(WHAT IS REQUIRED):
Write the next part of the Kafka-to-Pinot streaming ingestion guide below, picking up right after its final line about using port 6669 for Kafka 3.

(PASSAGE PROVIDED):
■ ■ ■ ■

Streaming Ingestion Example with Kafka 2/Kafka 3
The following example is based on Kafka 3 runtime arguments and may differ for Kafka 2.
Start Kafka, Zookeeper, and Pinot
Since you already have Kafka, Pinot, and Zookeeper installed, ensure they are running.
It is recommended to create new topics for each service to do testing.
Before running any Pinot commands set, set Java 11 on the CLI and export other required configurations.
export JAVA_HOME=/usr/lib/jvm/java-11-openjdk-11.0.25.0.9-2.el8.x86_64
export PATH=$JAVA_HOME/bin:$PATH
export JAVA_OPTS="-Xms1G -Xmx2G"
export LOG_ROOT=/var/log/pinot
Create different tables and schemas.
Navigate to Kafka 2 Home Directory
- Navigate to the Kafka 2 home directory using the following command.
cd /usr/odp/3.2.3.3-3/kafka
If your cluster is Kerberized, complete the following steps. If not, you can skip the below steps and proceed to the next step.
cat conf/kafka-env.sh
- Copy and run the below command from kafka-env.sh
export KAFKA_OPTS="-Djava.security.auth.login.config=/etc/kafka/conf/kafka_jaas.conf"

It is recommended to update the hostname and topic name.
Create Kafka Topic
- Create a Kafka topic named events for ingestion.
For Kafka 3, use the port 6669.

■ ■ ■ ■

(PROVIDED DATA):
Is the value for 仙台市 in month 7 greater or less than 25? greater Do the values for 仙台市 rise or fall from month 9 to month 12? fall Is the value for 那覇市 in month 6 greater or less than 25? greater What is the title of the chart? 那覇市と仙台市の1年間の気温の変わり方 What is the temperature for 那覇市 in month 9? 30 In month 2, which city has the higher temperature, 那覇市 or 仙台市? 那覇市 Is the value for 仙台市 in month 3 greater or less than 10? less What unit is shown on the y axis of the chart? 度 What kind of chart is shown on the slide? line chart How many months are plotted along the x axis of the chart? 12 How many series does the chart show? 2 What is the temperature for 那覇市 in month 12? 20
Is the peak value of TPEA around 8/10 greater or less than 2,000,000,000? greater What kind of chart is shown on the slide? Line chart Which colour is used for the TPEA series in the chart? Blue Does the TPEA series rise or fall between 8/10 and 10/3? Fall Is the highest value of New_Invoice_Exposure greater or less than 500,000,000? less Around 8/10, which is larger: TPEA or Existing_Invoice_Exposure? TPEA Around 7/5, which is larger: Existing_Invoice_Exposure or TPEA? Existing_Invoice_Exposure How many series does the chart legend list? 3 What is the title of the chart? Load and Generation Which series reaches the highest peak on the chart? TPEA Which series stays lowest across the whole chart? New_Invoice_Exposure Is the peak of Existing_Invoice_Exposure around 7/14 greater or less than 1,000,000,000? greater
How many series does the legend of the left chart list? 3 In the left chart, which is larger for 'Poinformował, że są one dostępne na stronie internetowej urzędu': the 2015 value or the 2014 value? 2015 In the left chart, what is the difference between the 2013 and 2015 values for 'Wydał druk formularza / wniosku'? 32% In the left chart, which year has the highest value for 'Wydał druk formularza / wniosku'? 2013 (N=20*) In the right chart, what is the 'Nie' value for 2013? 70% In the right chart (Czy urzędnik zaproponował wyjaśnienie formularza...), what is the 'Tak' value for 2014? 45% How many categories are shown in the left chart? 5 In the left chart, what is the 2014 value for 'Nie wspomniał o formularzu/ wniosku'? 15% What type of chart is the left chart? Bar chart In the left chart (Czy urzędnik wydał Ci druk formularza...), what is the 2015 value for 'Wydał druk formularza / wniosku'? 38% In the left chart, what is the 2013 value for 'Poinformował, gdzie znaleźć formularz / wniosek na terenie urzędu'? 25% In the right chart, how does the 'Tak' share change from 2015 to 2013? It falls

■ ■ ■ ■

(RESPONSE BELOW):
bin/kafka-topics.sh --create --topic events --bootstrap-server {hostname}or{IP}:6667 --partitions 1 --replication-factor 1

- Verify that the topic was created.
bin/kafka-topics.sh --list --bootstrap-server {hostname}or{IP}:6667

Generate Sample Data
- Generate sample data using the below python script.
Create a script (datagen.py
) to generate JSON records.
import datetime
import uuid
import random
import json
while True:
ts = int(datetime.datetime.now().timestamp() * 1000)
id = str(uuid.uuid4())
count = random.randint(0, 1000)
print(json.dumps({"ts": ts, "uuid": id, "count": count}))
- Run the script and pipe its output to Kafka.
Before running the below data generation command, create the following file.
[root@pinotmpackrheltest kafka]# cat client-sasl.properties
security.protocol=SASL_PLAINTEXT

python datagen.py | bin/kafka-console-producer.sh --topic events --bootstrap-server {hostname}or{IP}:6667 --producer.config client-sasl.properties
This command continuously generates the data until you Interrupt the command using ctrl + C.


Verify Kafka Messages
Consume and verify the messages.
bin/kafka-console-consumer.sh --topic events --bootstrap-server {hostname}or{IP}:6667 --consumer.config client-sasl.properties --from-beginning

Define Pinot Schema
Create a file /tmp/pinot/schema-stream.json.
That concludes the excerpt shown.